This vignette examines the accuracy of the ACS-Decennial-Block harmonization calculated by bl_harmonize_vars(). We start where the README leaves off.


acs_d = bl_download_acs_vars("WA")
census_d = bl_download_2010_vars("WA")

block_d = bl_download_fcc("data-raw/fcc.csv") %>%
    bl_load_state("WA", .) %>%
    bl_est_2020() %>%
    bl_harmonize_vars(census_d, acs_d)

Then we join summarize our block-level estimates at the block group level and join them to the ACS data to compare.

sum_d = block_d %>%
    select(-starts_with("vap_")) %>%
    mutate(bgroup = str_sub(block, 1, 12)) %>%
    select(-block, -state) %>%
    group_by(bgroup) %>%
    summarize(across(everything(), sum)) %>%
    rename_with(~ str_c("est_", .), .cols=starts_with("pop_")) %>%
    inner_join(rename_with(acs_d, ~ str_c("acs_", .), 
                           .cols=-bgroup), by="bgroup") %>%
    pivot_longer(c(starts_with("est_pop_"), starts_with("acs_pop_")),
                 names_to=c("source", "type", "race"),
                 names_sep="_", values_to="count") %>%
    select(-type) %>%
    pivot_wider(names_from=source, values_from=count) %>%
    mutate(est_pct = est/pop2020,
           acs_pct = acs/acs_pop)

Plotting, we see excellent agreement between the ACS and estimated demographic percentages at the block group level. In fact, the Spearman correlation is in excess of 99.9%.

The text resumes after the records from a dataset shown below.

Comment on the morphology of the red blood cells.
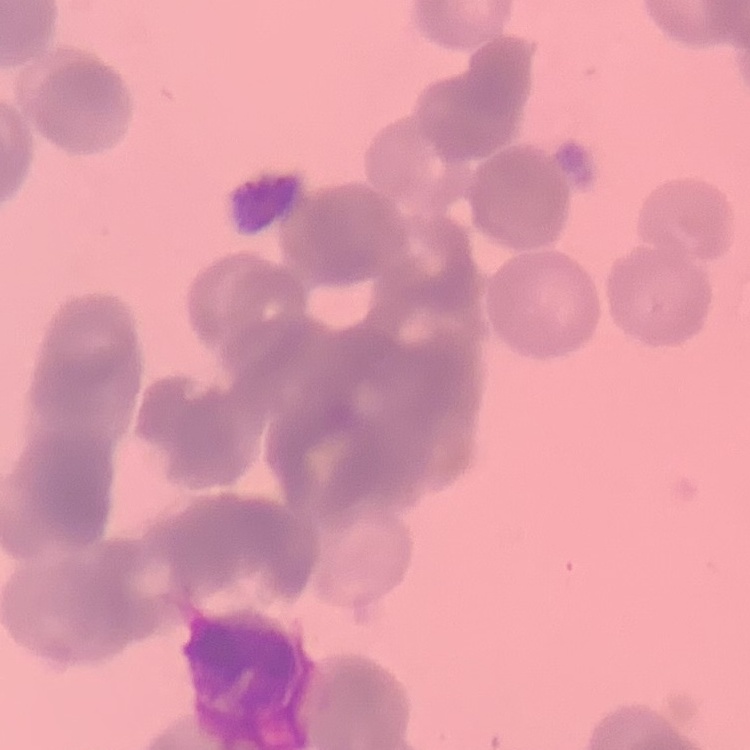

They show rouleaux formation.

Summary:
  - Preparation: thin blood smear
  - Image type: one tile cut from a larger photomicrograph
  - Stain: Field's or Giemsa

ggplot(sum_d, aes(acs_pct, est_pct, color=race)) +
    geom_point(size=0.1, alpha=0.5) +
    coord_cartesian(expand=0) +
    guides(color=guide_legend(override.aes=list(size=5))) +
#> Warning: Removed 96 rows containing missing values (geom_point).

This agreement occurs with 2020 block total population estimates exactly equal to the projections from bl_est_2020(), and using block-level demographic estimates that are as close as possible to the 2010 Census counts. This means much more accuracy and granularity than simple population-based disaggregation from block-group-level ACS data.